### Requirements/Initial Setup

1. Create an Application in AAD - https://portal.azure.com/#view/Microsoft_AAD_IAM/ActiveDirectoryMenuBlade/~/Overview
2. Note the `ClientId`, `Tenant/DirectoryId`, `SecretValue`, `SecretId`
3. Go to the Storage Account -> IAM role and assign the role  `Storage Blob Data Contributor` to the application (via the option `Assign access to User, group or service principal`)
4. Create a new Azure Key Vault (for detailed screenshots refer to https://hevodata.com/learn/databricks-secret/)
5. Create a Secret and enter the `SecretValue` from (2) above and note down the Secret Name (e.g. `BlobStoreAccessKey`)
6. Go to the Databricks URL e.g. https://adb-<some_id>.azuredatabricks.net/?o=<some_id> and add `#secrets/createScope` to the URL to create a Databricks scope. (e.g. `azure_delta_lake_access_scope`)

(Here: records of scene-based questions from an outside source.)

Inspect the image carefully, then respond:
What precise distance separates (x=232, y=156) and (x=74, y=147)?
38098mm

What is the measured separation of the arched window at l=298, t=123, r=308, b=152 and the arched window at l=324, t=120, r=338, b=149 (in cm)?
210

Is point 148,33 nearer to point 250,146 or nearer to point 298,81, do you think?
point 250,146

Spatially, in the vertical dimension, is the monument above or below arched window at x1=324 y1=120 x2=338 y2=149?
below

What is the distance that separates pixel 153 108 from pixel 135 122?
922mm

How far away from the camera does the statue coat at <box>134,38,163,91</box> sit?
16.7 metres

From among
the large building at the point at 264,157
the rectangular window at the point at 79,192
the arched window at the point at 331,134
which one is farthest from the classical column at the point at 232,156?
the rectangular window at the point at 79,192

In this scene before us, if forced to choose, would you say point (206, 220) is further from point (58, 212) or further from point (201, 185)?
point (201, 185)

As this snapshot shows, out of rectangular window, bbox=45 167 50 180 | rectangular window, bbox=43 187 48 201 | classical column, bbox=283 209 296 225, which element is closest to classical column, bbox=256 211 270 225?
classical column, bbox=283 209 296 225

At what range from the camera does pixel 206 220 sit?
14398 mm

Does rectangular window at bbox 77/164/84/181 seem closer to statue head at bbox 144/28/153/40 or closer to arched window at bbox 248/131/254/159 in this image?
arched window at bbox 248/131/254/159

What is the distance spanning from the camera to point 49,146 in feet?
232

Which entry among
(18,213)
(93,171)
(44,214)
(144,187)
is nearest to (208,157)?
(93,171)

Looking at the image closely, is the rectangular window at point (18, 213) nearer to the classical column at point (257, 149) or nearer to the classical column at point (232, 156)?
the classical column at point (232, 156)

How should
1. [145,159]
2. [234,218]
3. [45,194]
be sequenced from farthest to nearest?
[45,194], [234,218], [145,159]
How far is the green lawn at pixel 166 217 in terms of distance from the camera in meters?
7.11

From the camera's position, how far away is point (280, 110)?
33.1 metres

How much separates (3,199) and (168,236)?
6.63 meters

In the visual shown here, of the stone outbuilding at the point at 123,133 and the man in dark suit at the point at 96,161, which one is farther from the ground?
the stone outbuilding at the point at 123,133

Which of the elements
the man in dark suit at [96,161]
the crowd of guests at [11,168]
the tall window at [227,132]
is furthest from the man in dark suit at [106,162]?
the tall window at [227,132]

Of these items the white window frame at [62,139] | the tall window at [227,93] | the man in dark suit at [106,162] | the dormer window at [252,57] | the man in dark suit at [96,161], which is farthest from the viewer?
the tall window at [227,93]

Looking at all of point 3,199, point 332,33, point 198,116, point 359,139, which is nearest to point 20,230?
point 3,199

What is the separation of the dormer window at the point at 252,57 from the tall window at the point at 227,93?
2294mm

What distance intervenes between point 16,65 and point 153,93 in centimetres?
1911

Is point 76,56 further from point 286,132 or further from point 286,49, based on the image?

Add the following spark configs (pyspark) to allow the access to the storage account. (for additional options refer to - https://docs.databricks.com/storage/azure-storage.html)

```
service_credential = dbutils.secrets.get(scope="<scope>",key="<service-credential-key>")

spark.conf.set("fs.azure.account.auth.type.<storage-account>.dfs.core.windows.net", "OAuth")
spark.conf.set("fs.azure.account.oauth.provider.type.<storage-account>.dfs.core.windows.net", "org.apache.hadoop.fs.azurebfs.oauth2.ClientCredsTokenProvider")
spark.conf.set("fs.azure.account.oauth2.client.id.<storage-account>.dfs.core.windows.net", "<application-id>")
spark.conf.set("fs.azure.account.oauth2.client.secret.<storage-account>.dfs.core.windows.net", service_credential)
spark.conf.set("fs.azure.account.oauth2.client.endpoint.<storage-account>.dfs.core.windows.net", "https://login.microsoftonline.com/<directory-id>/oauth2/token")
```

In [None]:

dbutils.fs.ls("abfss://CONTAINER@STORAGE_ACCOUNT.dfs.core.windows.net/<path>")

In [None]:
%sql
SELECT patient_city, gender, COUNT(count) AS `Number of Patients`
    FROM delta.`abfss://CONTAINER@STORAGE_ACCOUNT.dfs.core.windows.net/delta_lake_poc/gold`
    GROUP BY patient_city, gender

### Register External tables with Databricks
To register the able in Databricks catalog (can be either Unity or Hive metastore) the table should be created as an EXTERNAL table (aka Unmanaged table). With this registration, only the metadata is registered with Databricks and the data is still in the ADLSg2 folders. With this even if the table is dropped in the Databricks catalog the data is not deleted. See - https://docs.databricks.com/lakehouse/data-objects.html#what-is-an-unmanaged-table for further details.

1. Create metastore - To register the unmanaged table a Metastore and Catalog needs to be created first. For example you can go to the `Manage Account` option and click on the `Data` icon/option to create a new Unity metastore. (say this mwetastore name is - `main`). In order to create a metastore, you would need to go to Azure portal and first create an `Access Connector for Azure Databricks`. When creating a metastore in Unity you would need to enter the ADLSg2 folder path as well as the Access Connector Id (resourceId for the Access Connector that was just created in Azure). Note that currently Unity catalog only allows 1 metastore per region, so please define the ADLSg2 path accordingly.
2. Assign one or more Databricks workspaces that neeed to use the metastore to the created metastore.
3. The Databricks cluster also would need to be assigned to work with Unity catalog. This can be done by just creating a new cluster.
4. Register an External location to point to the ADLSg2 folder that needs to be accessed via the metastore.  
5. Once then follow the steps below to create the table.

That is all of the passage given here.